All right then, the Lord himself will give you the sign. Look! The virgin will conceive a child! She will give birth to a son and will call him Immanuel (which means ‘God is with us’).                                                                         Isaiah 7:14

It doesn’t matter whether the interruptions are filled with joy or sorrow, Jesus is still present, for He cannot deny His very name.  He is Immanuel, God with us.  Every day, in every situation.

I always feel a little strange on New Year’s Day.  It is a bit sad that another whole year has passed.  Did I make the most of it?

And it is a bit strange to wonder what joys and sorrows lay ahead in the coming months.  Yet all the while I know that Jesus is Immanuel and will be with me every step of the way.

This year, let’s embrace the joyful interruptions that God brings our way.  Even while writing this, I was presented with a joyful interruption that led to a movie date with my three-year-old princess.  Sadly, there have been times that I would have missed an opportunity like that for seeing it as an inconvenient interruption.

And this year, if troublesome or even tragic interruptions come your way, know that He is, and always will be, Immanuel.

The first day of Mont’s bed rest, we determined that 10 days of rest could actually be a blessing.  As we end those days, I see them as just that.  A blessed interruption.

No matter what, know that this year, and every year, God is with you.

Merry Christmas and Happy New Year!

Update 2014:

Strange that a year has passed.  Mont’s eye injury is completely healed.  It has been a great year, filled with many wonderful, joyful changes.  Yes, there have been troublesome times, as well, but that is for another day.

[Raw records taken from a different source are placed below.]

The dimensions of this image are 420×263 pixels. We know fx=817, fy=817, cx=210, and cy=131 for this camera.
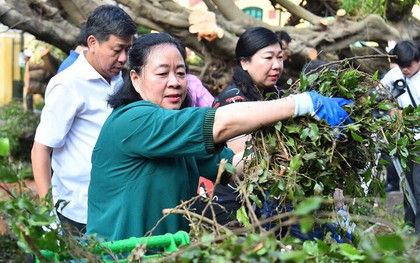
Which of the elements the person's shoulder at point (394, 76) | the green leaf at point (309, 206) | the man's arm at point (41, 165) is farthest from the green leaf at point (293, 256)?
the person's shoulder at point (394, 76)

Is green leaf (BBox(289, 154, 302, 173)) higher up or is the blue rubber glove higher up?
the blue rubber glove

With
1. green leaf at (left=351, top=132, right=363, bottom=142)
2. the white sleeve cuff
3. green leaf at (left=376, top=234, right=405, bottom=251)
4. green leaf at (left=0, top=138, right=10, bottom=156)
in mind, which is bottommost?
green leaf at (left=351, top=132, right=363, bottom=142)

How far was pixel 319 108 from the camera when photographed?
3115 mm

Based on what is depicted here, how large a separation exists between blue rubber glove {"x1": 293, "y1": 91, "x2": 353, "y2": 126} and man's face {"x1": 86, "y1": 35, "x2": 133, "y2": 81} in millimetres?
1811

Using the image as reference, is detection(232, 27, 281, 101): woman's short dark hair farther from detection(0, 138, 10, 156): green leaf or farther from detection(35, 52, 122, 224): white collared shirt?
detection(0, 138, 10, 156): green leaf

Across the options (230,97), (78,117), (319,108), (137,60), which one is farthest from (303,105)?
(78,117)

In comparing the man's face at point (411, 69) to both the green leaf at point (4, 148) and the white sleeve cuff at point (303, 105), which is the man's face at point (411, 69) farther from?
the green leaf at point (4, 148)

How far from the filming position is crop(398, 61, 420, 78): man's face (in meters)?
7.43

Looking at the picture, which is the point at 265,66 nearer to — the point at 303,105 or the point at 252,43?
the point at 252,43

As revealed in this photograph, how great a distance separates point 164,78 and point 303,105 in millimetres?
641

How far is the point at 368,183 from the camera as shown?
3.52m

I saw the family of the fallen police officer recently.  I have prayed for them so much lately, and I know that this year anniversary, along with the bitter/sweet of the Christmas season, has got to be tough.  Let’s don’t forget others, friends.  Let’s don’t forget that the holidays can be anything but joyous for some.  Let’s reach out with love and prayers and help.  And let’s pray that they can feel the presence of the One who can to heal the brokenhearted, the One who will never leave or forsake, the One who brings light and comfort in this dark world.  That is the real deal, folks.  That is why we celebrate Christmas.  Merry Christmas to each of you.